Notre seul véritable héritage, c’est cette terre sur laquelle nous vivons. À force de la malmener, d’en réduire sa biodiversité, d’en épuiser les ressources, nous mettons en péril ce que la nature nous a offert pendant des millénaires. Le changement climatique impose de revoir nos pratiques et nos habitudes, mais est-ce si facile à appliquer dans un monde gouverné par le profit et le rendement ?
Dans les Hauts-de-France comme ailleurs, les aléas météorologiques sont de plus en plus fréquents. Des inondations à répétition, des coulées de boue traversant champs, routes et villages, un mercure qui peine à redescendre lors des épisodes caniculaires dans le cœur des villes et une hausse des températures maritimes avec des répercussions sur l’écosystème dans son ensemble. Des solutions existent pour en atténuer les effets, pour permettre à chacun de vivre dignement de son métier. À condition que les pouvoirs publics s’entendent, que les revenus ou les aides soient à la hauteur des mesures environnementales demandées. 
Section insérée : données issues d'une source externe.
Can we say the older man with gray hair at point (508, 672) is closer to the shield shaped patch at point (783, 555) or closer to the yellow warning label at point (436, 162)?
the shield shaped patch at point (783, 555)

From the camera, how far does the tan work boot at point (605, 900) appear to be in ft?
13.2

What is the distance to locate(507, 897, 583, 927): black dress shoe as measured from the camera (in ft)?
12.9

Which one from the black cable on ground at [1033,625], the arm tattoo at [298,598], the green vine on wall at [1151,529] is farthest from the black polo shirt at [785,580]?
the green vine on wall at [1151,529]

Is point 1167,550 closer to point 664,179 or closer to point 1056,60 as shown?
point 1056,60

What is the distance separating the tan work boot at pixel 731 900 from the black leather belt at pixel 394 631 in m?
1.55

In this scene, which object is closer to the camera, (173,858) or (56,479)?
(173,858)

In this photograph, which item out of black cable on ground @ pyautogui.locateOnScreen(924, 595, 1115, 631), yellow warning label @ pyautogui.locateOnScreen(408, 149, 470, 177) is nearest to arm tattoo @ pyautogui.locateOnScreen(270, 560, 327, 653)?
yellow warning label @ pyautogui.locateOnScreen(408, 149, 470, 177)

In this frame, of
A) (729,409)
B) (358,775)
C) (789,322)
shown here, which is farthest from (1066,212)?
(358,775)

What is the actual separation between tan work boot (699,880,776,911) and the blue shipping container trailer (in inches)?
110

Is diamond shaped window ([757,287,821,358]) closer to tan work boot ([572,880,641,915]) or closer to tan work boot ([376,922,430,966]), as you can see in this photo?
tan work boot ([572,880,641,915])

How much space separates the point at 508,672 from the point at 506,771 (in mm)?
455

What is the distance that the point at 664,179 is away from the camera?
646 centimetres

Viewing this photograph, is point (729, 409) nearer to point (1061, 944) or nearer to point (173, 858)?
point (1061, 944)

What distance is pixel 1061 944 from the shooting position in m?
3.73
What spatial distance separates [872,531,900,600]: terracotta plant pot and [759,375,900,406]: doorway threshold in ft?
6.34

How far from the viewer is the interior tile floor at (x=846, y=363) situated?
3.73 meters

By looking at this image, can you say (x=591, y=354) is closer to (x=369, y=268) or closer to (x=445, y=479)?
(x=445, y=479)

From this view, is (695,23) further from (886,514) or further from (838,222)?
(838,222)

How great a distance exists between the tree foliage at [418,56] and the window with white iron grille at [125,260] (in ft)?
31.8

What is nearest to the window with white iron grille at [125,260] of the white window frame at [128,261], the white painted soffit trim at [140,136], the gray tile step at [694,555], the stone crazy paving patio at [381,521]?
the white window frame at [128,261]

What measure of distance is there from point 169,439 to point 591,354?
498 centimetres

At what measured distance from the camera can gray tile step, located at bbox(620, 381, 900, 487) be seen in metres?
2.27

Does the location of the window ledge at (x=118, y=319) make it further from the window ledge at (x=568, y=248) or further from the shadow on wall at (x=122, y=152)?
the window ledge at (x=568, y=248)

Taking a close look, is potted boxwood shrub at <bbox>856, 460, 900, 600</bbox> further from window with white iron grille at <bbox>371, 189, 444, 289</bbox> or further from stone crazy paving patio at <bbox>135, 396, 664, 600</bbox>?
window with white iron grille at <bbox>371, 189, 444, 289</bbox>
On arrête le labour, et là tout de suite la vie du sol se redresse, l’érosion s’arrête. Deuxièmement, on amène de la matière organique. Du fumier par exemple. Cela veut dire aussi cultiver des plantes en hiver et les laisser pourrir au printemps. Cela va ramener de l’azote, du phosphate. Et cette matière organique dans le sol, elle va non seulement bien tenir le sol, mais retenir l’eau. En plus, cette matière organique, c’est du stockage de carbone, c’est bon pour le climat parce que c’est autant de CO2 qui n’est pas dans l’air. Donc, on voit que toutes ces solutions sont des solutions pour l’agriculture, mais aussi pour le climat, la santé. En fait, des fois, avec un geste, on fait plusieurs choses positives.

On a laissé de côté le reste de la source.